» **Problem statement**:
Rewrite every line of the records below with "item" replaced by "location" and nothing else changed. Omit the pictures.
>> START Stored records
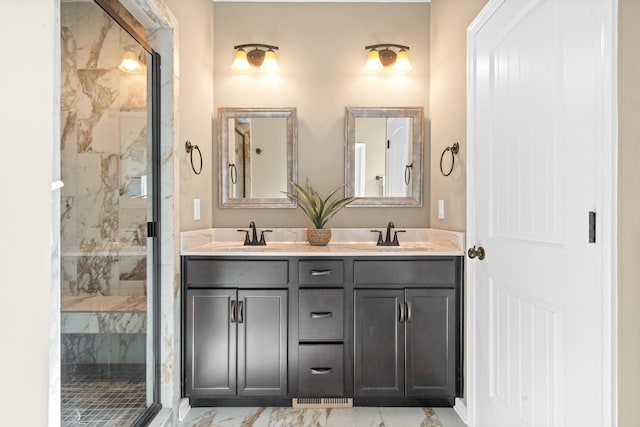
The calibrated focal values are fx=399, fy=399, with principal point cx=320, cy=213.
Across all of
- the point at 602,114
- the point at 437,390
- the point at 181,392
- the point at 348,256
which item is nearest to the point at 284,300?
the point at 348,256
>> END Stored records
» **Solution**:
The calibrated focal values are fx=399, fy=399, with principal point cx=320, cy=213.
Across all of
- the point at 602,114
- the point at 437,390
- the point at 181,392
- the point at 348,256
which location is nearest to the point at 284,300?
the point at 348,256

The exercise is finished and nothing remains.